======== Extract to read

Introduction to the Ashley Treatment

From Wikipedia (and there are many other sources) …

The Ashley Treatment refers to a controversial set of medical procedures undergone by a Seattle child, “Ashley X”. Ashley, born in 1997, has severe developmental disabilities due to static encephalopathy of unknown etiology; she is, and will remain, at an infant level mentally and physically. The treatment included growth attenuation via estrogen therapy; hysterectomy, bilateral breast bud removal, and appendectomy; see a one slide summary of Ashley’s condition, the treatment and its benefits as prepared by her parents.

The principal purpose of the treatment was to improve Ashley’s quality of life by limiting her growth in size, eliminating menstrual cramps and bleeding, and preventing discomfort from large breasts. The combination of the surgery and the estrogen therapy attracted much public comment and ethical analysis in early 2007, both supportive and condemning. The hospital later admitted that the surgery was illegal and should only have been performed after a court order, a position that is disagreed upon by the attorney of Ashley’s family.

Note that one of the primary doctors involved, the one to perform the hysterectomy on the six year old, committed suicide for unclear reasons. Additionally, the procedure was ruled illegal, the hospital involved has admitted such, and it resulted in violation of Ashley’s constitutional and common law rights.

The following diagram, originally here, was created by Ashley’s father to explain the treatment. From his website:

A one slide summary of the Ashley Treatment, which enumerates key points about Ashley’s condition, main benefits to Ashley and some remarks.

We will look at this, one piece at a time. First, the entire slide:

Slide describing theory behind Ashley Treatment - growth attenuation

4 thoughts on “Introduction to the Ashley Treatment

  1. Thank you for the article, I would like to share some thoughts from my experience.
    I met my wife Jennifer 13 years ago and she had a severely disabled 9 year old son. She had set her entire life up to facilitate his care and to accommodate his unique needs, no one doubted that he would not have been alive without her tireless effort fighting the state for care hours, fighting to get his medical needs met at home, fighting the insurance companies to cover the out of the box medical equipment that helped him.
    She knew of Ashley’s case and knew Dr Gunther from Childrens. She felt that it was a smart, compassionate procedure they were performing and knew they were a loving family who were doing what they thought was best for her long term quality of life. Jennifers son was in a similar condition ( 6 month to 1 year old cognitively, g-tube, unable to walk, ACE needed for bowel movement, deaf, respiratory therapy needed, curass vent and O2 monitor used at night, seizures, severe neurological impairment that prevented learning among others ) and she had met with Dr. Gunther to get more facts and started a file to consider growth attenuation for her son. Before she could get any further the furor over Ashley stopped her chance to get it done in the small window her son had left.
    I don’t claim to know nearly as much as Jennifer on this subject, she handled every aspect of caring for a severely disabled son. She did express the following:

    This procedure was only appropriate for a very small and specific part of the disabled population, hence the need for family, Dr. and ethics board to agree on it. To claim it would be used on others or Down syndrome people made no sense — akin to the NRA saying we can’t outlaw machine guns because it will lead to confiscation of all guns.

================
======== Dataset extract

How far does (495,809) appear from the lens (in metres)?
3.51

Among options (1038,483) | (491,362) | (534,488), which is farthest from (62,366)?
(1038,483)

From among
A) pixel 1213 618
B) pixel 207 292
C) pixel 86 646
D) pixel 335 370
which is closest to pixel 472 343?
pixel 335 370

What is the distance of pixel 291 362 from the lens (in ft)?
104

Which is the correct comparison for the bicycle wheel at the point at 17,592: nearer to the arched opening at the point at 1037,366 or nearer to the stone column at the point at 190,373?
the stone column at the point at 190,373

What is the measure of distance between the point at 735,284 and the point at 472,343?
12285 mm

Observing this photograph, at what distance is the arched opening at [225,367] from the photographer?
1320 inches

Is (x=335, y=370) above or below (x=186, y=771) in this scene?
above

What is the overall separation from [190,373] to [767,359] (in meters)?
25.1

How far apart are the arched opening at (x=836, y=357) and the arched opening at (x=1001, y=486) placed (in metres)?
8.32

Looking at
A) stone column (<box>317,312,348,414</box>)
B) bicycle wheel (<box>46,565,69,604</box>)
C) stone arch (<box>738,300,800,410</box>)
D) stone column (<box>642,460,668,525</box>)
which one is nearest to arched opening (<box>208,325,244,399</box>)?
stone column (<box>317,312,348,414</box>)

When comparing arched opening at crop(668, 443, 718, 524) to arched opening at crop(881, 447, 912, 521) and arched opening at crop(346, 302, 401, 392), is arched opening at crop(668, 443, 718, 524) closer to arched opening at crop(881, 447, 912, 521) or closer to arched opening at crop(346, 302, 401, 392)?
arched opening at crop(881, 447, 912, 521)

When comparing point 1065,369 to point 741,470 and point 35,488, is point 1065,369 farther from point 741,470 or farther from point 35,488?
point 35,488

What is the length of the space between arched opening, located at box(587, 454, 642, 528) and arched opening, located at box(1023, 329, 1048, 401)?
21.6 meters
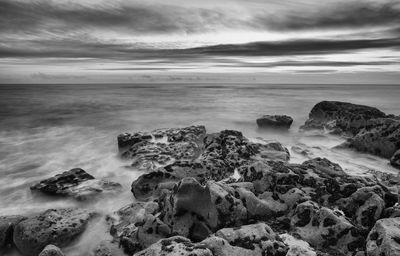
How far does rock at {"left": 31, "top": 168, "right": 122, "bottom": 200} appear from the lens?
9.34m

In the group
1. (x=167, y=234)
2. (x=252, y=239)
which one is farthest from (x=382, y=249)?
(x=167, y=234)

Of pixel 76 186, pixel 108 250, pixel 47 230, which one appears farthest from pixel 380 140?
pixel 47 230

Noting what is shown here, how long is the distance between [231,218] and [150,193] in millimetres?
3347

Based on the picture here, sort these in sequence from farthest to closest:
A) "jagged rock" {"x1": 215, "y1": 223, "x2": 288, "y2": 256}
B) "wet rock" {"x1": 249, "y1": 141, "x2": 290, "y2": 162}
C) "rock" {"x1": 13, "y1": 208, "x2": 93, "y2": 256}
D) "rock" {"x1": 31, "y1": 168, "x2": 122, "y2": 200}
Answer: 1. "wet rock" {"x1": 249, "y1": 141, "x2": 290, "y2": 162}
2. "rock" {"x1": 31, "y1": 168, "x2": 122, "y2": 200}
3. "rock" {"x1": 13, "y1": 208, "x2": 93, "y2": 256}
4. "jagged rock" {"x1": 215, "y1": 223, "x2": 288, "y2": 256}

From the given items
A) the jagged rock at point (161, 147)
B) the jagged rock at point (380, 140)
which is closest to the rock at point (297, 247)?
the jagged rock at point (161, 147)

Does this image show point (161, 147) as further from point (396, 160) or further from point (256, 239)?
point (396, 160)

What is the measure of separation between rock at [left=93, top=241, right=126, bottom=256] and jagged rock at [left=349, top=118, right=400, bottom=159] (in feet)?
37.4

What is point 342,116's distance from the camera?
1878 cm

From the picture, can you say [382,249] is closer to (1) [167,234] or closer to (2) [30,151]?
(1) [167,234]

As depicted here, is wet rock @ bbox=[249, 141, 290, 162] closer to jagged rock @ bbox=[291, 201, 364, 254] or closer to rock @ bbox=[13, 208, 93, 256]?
jagged rock @ bbox=[291, 201, 364, 254]

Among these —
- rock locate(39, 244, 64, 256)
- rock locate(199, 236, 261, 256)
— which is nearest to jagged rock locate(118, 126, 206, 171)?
rock locate(39, 244, 64, 256)

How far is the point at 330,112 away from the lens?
66.0 ft

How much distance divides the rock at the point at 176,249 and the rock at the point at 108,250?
4.85 feet

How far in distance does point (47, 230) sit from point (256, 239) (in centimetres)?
470
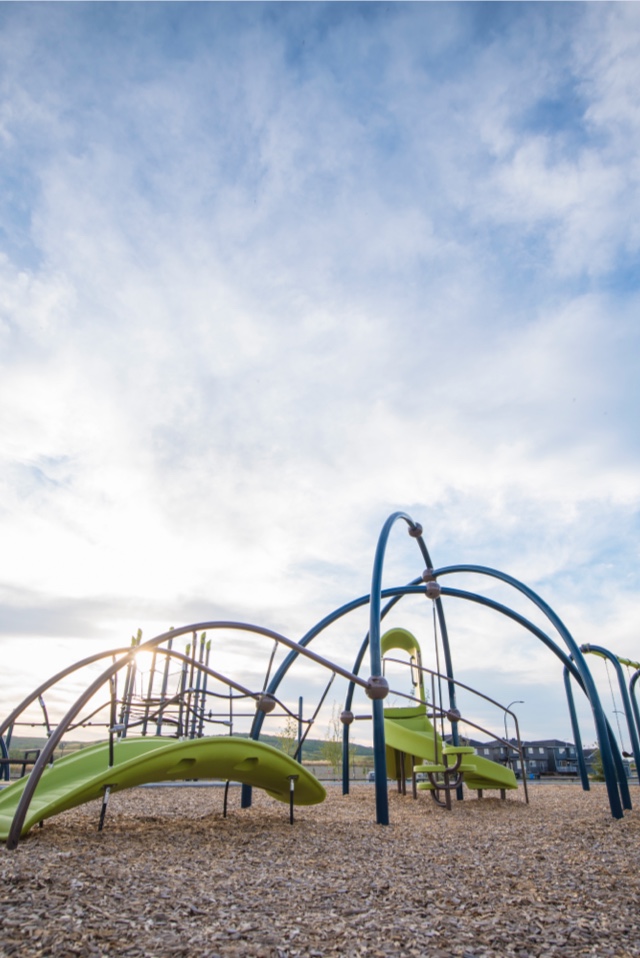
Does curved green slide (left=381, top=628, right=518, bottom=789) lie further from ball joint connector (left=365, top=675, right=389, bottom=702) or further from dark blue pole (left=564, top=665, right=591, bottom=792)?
dark blue pole (left=564, top=665, right=591, bottom=792)

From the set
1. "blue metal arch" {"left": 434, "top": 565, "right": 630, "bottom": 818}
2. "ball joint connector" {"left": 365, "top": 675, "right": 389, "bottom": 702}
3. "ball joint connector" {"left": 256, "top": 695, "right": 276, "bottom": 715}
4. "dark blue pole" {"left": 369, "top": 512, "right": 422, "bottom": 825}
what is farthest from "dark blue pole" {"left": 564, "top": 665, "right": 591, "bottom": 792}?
"ball joint connector" {"left": 256, "top": 695, "right": 276, "bottom": 715}

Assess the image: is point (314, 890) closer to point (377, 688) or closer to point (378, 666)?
point (377, 688)

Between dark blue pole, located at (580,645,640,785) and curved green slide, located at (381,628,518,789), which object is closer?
curved green slide, located at (381,628,518,789)

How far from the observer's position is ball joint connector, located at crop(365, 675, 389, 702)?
219 inches

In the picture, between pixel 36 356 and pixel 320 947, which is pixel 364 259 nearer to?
pixel 36 356

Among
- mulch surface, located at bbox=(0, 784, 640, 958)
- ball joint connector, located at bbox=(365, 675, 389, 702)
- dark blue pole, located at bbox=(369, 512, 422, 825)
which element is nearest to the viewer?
mulch surface, located at bbox=(0, 784, 640, 958)

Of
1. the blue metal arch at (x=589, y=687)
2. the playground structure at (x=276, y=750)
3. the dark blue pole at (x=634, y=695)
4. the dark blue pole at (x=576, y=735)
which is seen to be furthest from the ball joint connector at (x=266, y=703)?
the dark blue pole at (x=634, y=695)

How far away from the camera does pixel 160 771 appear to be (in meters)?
4.14

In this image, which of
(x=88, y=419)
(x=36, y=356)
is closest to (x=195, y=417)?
(x=88, y=419)

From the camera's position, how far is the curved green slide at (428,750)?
7.11 metres

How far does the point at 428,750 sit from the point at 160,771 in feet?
14.9

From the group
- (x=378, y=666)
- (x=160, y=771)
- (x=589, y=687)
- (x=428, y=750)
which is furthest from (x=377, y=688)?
(x=428, y=750)

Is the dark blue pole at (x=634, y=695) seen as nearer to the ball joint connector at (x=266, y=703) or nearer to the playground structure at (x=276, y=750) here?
the playground structure at (x=276, y=750)

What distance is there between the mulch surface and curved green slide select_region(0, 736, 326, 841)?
26 centimetres
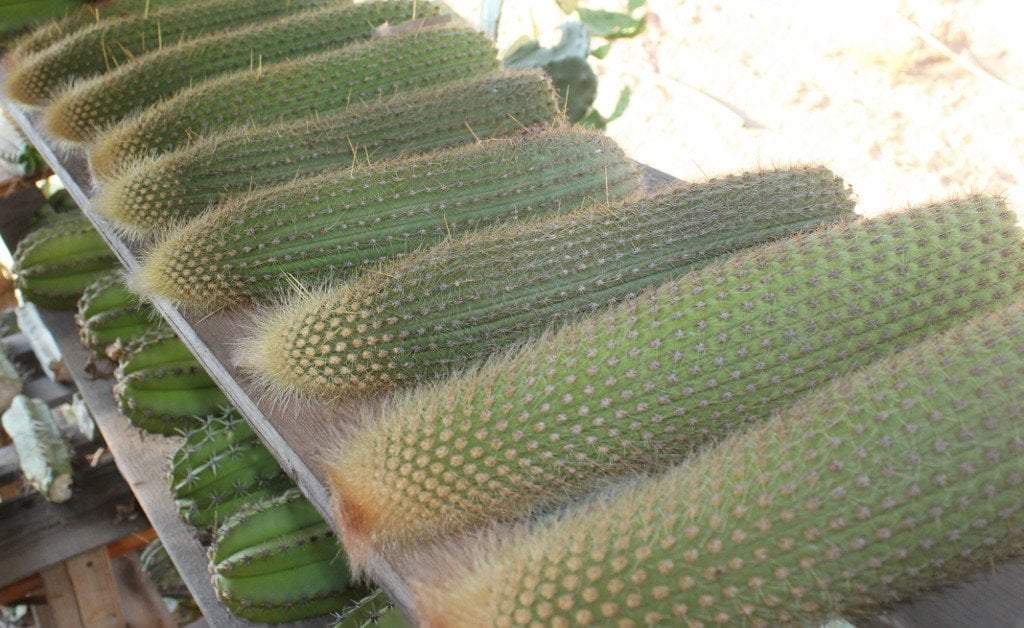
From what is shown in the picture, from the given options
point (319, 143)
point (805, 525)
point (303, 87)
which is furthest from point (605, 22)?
point (805, 525)

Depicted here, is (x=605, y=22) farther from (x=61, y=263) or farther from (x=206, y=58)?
(x=61, y=263)

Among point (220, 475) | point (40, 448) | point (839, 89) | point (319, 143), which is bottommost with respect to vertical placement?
point (40, 448)

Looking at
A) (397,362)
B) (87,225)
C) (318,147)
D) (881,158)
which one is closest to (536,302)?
(397,362)

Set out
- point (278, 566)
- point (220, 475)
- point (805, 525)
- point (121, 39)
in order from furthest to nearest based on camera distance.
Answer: point (121, 39), point (220, 475), point (278, 566), point (805, 525)

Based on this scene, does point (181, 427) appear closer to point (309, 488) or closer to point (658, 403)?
point (309, 488)

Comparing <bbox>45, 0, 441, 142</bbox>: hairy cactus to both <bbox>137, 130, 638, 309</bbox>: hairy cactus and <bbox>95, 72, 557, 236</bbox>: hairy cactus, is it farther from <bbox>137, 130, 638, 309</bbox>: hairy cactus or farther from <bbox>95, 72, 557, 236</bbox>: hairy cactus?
<bbox>137, 130, 638, 309</bbox>: hairy cactus

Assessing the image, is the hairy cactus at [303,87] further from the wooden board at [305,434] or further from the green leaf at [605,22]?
the green leaf at [605,22]
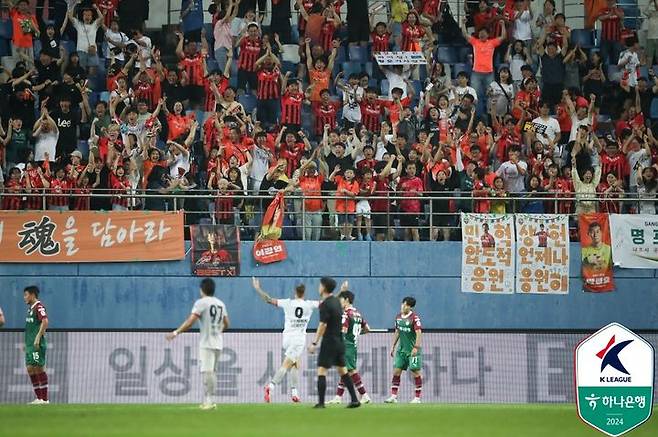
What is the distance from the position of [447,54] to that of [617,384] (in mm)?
18846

================

• _What to do_:
A: List every procedure that the text on the Ashley Treatment names as part of the treatment.
B: Copy the text on the Ashley Treatment word for word between "A one slide summary of the" and "that helped him.", inclusive.
C: In the comment on the text about the Ashley Treatment, what reason does Jennifer give for requiring the family, the doctor and an ethics board to agree on the procedure? Explain in one to three sentences.

• _Response list_:
A:
- Growth attenuation via estrogen therapy
- Hysterectomy
- Bilateral breast bud removal
- Appendectomy

B:
A one slide summary of the Ashley Treatment, which enumerates key points about Ashley’s condition, main benefits to Ashley and some remarks.

We will look at this, one piece at a time. First, the entire slide:

Slide describing theory behind Ashley Treatment - growth attenuation

4 thoughts on “Introduction to the Ashley Treatment

  1. Thank you for the article, I would like to share some thoughts from my experience.
    I met my wife Jennifer 13 years ago and she had a severely disabled 9 year old son. She had set her entire life up to facilitate his care and to accommodate his unique needs, no one doubted that he would not have been alive without her tireless effort fighting the state for care hours, fighting to get his medical needs met at home, fighting the insurance companies to cover the out of the box medical equipment that helped him.

C: Jennifer held that the procedure was appropriate only for a very small and specific part of the disabled population. That limited scope is why the family, the doctor and an ethics board all had to agree on it.